Characterised by sensually swaying hips and couples clutching each other's bodies, kizomba has been described as the sexiest dance in the world - and it is exploding in popularity outside of its native Angola.

But some Angolans are worried that kizomba is wrongly earning a reputation as sexually suggestive, and have urged that it is in a fact a family-friendly dance.

What is kizomba?
The word means "party" in Kimbundu, one of Angola's most widely spoken languages, and describes a type of music and dance.

The music originated in the late 1970s as an combination of Caribbean zouk and Angolan semba music. As a dance, kizomba sees the traditional Angolan moves of semba performed to this genre of music.

Singer Eduardo Paim is considered to have popularised the dance in the early 1990s, according to AFP. And when fighting broke out in 1992, Angolans fled to Europe - taking kizomba with them.

Traditionally, the dance involves two people in a close embrace with their torsos touching. One dancer - usually a man - leads and the other follows in a slow, romantic walk, stepping backwards and forwards, and drawing a circle with their movements. This is accented by movements in the hips.

"Kizomba can be danced with only four or five moves, yet mastery lies in the subtle movements and the lead/follow connection," explained one writer who took a kizomba class in Philadelphia. "Some of those movements include steps like the lady saida (walking back for two counts and then crossing your leg over to the left of the man for the next three) and gentleman's saida (where the man pushes you back with his chest) as well as the three-step basic and shuffle (like a cha-cha)."

"It's a very calm style, very suave.
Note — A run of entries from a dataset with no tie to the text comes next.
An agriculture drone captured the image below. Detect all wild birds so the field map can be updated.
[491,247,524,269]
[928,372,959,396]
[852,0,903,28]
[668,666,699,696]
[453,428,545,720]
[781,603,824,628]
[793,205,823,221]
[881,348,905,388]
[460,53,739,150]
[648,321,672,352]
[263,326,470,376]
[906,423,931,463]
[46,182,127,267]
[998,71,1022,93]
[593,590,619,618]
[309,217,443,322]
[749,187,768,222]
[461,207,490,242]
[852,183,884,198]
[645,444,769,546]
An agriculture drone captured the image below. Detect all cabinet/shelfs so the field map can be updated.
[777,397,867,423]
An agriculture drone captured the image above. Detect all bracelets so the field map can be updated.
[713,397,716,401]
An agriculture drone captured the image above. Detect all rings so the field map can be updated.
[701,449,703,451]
You don't move much and you dance calmly," Elsa Domingos Cardoso, told AFP.

The winners of the Angola 2016 Kizomba dance competition perform on Angolan national TV

Why is it causing controversy?

As kizomba has gained popularity abroad, Angolans have become concerned that it is losing its original flavour as a fun, family friendly dance, and being confused with tarraxinha. That dance is more overtly sexual and romantic - similarly to the tango.

Freezy Bruce, a kizomba teacher, told BBC News: "if you go on the internet you'll see many videos about kizomba. There are a lot of people dancing something else that is not kizomba.

"You can dance with your son, a father can dance with is daughter. People need to understand the difference. It's really sensual, not sexual," he said.

"Those who are teaching it abroad are changing the style," radio host Zelo Castelo Branco chimed in an interview with AFP. "It is not longer a traditional family affair that we can dance with our wives and children, our parents... it's extravagant. It is nearly a tarraxinha".